- What is being asked -
Reproduce word for word the part of the passage on calixarene-protected nanoclusters below, starting at "Recent attempts to" and ending at "not been addressed.".

- Extract -
— START —

Calixarenes are good candidates for binding metal ions (22) because of their preorganized multidentate coordination sites. Calixarene-capped nanoparticles have been used for applications in sensing, molecular recognition, and tuning of optical properties (23, 24). In addition to the protection of nanoparticles, calixarenes are also promising surface capping ligands for new functional nanoclusters. First, a calixarene with macrocyclic cone-shaped conformation should adopt completely different surface binding motifs in contrast to the typical staple motifs of thiolate/alkynyl or monodentate terminal coordination of phosphine. Second, a bulky calixarene provides a rigid shell that protects a metal core, which may increase the stability of nanoclusters. Third, a calixarene can be modified at the “lower rim,” the “upper rim,” and/or the bridging atoms, which can bring in specific functionalities (25). Fourth, a calixarene is a supramolecular host; thus, host-guest interaction features can be integrated in a calixarene-protected nanocluster.

Recent attempts to use calixarenes in the synthesis of nanoclusters have been proved to be successful (2628). Katz et al. synthesized a group of phosphine-bound calixarene-modified Au11 nanostructures (26), and the structures are theoretically verified by Häkkinen et al. (27). The bulkiness and rigidness of calixarene ligands make the metal core partly exposed, which is accessible for small molecules. Ras et al. reported a series of Au25(Calix-4S)x(BuS)y nanoclusters with tunable number of calixarenes (28). However, the crystal growth of calixarene-protected metal nanoclusters is a big challenge, and there is no report on the crystal structure determination of calixarene-protected nanomaterials. The surface structural ordering is unknown, and the influence of calixarenes on a metal core has not been addressed.

On the basis of the consideration that the affinity of a calixarene to gold/silver atoms will be enhanced by incorporating thioether moieties in the ligand, we use a thiacalix[4]arene that bears sulfur bridges to stabilize silver nanoclusters (Scheme 1). Ancillary alkynyl ligands are also included for better surface arrangements. Herein, we report the synthesis, total structure determination, and optical properties of a novel thiacalixarene-protected metal nanocluster, [Ag35(H2L)2L)(C≡CBut)16](SbF6)3, (H4L, p-tert-butylthiacalix[4]-arene) (1). Compound 1 represents the first structurally determined calixarene-protected metal nanocluster.

Scheme 1 Structure of thiacalix[4]arene H4L.

— END —

- Entries supplied -
— START —

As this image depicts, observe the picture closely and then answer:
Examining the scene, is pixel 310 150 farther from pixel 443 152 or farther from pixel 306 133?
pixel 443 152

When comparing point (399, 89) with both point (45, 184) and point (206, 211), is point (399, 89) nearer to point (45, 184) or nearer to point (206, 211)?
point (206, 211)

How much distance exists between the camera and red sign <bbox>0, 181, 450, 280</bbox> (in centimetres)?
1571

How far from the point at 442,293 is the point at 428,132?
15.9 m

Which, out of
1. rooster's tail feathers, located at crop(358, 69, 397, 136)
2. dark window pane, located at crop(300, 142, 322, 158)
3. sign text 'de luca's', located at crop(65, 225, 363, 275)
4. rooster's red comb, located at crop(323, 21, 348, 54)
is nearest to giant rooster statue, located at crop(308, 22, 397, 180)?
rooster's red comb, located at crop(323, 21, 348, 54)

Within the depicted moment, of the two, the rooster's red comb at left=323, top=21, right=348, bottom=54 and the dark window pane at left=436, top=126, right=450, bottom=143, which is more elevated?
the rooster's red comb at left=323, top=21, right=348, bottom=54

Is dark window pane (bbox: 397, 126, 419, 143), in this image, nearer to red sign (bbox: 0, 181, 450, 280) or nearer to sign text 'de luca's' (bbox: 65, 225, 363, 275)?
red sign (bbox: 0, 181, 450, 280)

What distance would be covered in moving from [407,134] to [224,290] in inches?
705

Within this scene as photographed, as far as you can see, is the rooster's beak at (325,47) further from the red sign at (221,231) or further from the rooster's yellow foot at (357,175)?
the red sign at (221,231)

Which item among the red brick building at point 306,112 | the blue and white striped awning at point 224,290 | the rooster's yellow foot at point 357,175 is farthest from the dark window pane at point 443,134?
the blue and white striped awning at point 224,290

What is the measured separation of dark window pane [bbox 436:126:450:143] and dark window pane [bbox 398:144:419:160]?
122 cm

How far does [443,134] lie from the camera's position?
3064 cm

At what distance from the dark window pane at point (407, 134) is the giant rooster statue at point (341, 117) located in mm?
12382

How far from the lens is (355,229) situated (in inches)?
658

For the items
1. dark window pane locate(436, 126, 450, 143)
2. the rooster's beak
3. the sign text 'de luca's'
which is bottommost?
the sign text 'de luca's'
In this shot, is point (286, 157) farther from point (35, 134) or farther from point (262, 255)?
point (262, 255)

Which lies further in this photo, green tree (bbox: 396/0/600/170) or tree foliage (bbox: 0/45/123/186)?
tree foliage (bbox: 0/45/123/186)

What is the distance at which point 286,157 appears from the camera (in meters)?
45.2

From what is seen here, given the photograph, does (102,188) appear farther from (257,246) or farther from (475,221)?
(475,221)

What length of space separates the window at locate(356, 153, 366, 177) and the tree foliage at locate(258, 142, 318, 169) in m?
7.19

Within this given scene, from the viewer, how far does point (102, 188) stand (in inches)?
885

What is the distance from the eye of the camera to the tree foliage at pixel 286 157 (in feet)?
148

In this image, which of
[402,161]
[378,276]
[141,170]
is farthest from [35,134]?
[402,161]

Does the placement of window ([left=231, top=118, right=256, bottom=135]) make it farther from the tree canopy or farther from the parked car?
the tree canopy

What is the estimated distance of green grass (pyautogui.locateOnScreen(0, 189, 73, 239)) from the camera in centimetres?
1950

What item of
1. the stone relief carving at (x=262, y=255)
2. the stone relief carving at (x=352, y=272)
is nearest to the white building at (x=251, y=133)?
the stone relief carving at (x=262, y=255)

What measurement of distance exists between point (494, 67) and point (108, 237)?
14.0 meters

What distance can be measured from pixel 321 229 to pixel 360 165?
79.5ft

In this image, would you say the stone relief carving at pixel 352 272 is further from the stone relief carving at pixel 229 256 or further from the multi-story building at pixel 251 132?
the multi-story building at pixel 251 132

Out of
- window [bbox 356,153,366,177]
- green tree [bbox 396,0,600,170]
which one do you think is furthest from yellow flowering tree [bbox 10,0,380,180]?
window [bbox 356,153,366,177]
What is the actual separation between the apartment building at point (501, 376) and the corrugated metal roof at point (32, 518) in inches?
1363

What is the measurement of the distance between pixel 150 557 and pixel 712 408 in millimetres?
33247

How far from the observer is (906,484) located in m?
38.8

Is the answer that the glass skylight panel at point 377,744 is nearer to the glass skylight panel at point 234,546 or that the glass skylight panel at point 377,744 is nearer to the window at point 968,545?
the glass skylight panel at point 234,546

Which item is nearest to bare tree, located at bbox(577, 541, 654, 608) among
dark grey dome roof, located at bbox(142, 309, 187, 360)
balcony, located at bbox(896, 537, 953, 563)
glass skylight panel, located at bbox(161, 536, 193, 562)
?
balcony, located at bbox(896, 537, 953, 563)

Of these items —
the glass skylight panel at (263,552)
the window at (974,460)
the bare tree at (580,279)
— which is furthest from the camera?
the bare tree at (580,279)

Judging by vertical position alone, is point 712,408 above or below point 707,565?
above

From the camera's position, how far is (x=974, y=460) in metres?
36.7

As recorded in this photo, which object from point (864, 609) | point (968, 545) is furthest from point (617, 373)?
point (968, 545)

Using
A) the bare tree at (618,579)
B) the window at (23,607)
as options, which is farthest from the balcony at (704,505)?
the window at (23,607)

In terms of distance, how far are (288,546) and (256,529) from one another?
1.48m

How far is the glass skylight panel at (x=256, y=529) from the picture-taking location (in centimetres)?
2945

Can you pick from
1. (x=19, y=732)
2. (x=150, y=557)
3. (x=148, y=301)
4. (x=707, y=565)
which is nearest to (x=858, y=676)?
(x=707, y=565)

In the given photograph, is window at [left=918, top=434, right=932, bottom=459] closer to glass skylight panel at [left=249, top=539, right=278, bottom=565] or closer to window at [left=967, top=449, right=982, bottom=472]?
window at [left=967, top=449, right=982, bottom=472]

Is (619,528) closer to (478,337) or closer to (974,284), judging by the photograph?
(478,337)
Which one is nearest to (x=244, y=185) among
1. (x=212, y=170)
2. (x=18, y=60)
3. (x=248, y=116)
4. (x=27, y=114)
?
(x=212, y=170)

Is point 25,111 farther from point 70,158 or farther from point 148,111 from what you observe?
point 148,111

— END —

- Problem solution -
Recent attempts to use calixarenes in the synthesis of nanoclusters have been proved to be successful (2628). Katz et al. synthesized a group of phosphine-bound calixarene-modified Au11 nanostructures (26), and the structures are theoretically verified by Häkkinen et al. (27). The bulkiness and rigidness of calixarene ligands make the metal core partly exposed, which is accessible for small molecules. Ras et al. reported a series of Au25(Calix-4S)x(BuS)y nanoclusters with tunable number of calixarenes (28). However, the crystal growth of calixarene-protected metal nanoclusters is a big challenge, and there is no report on the crystal structure determination of calixarene-protected nanomaterials. The surface structural ordering is unknown, and the influence of calixarenes on a metal core has not been addressed.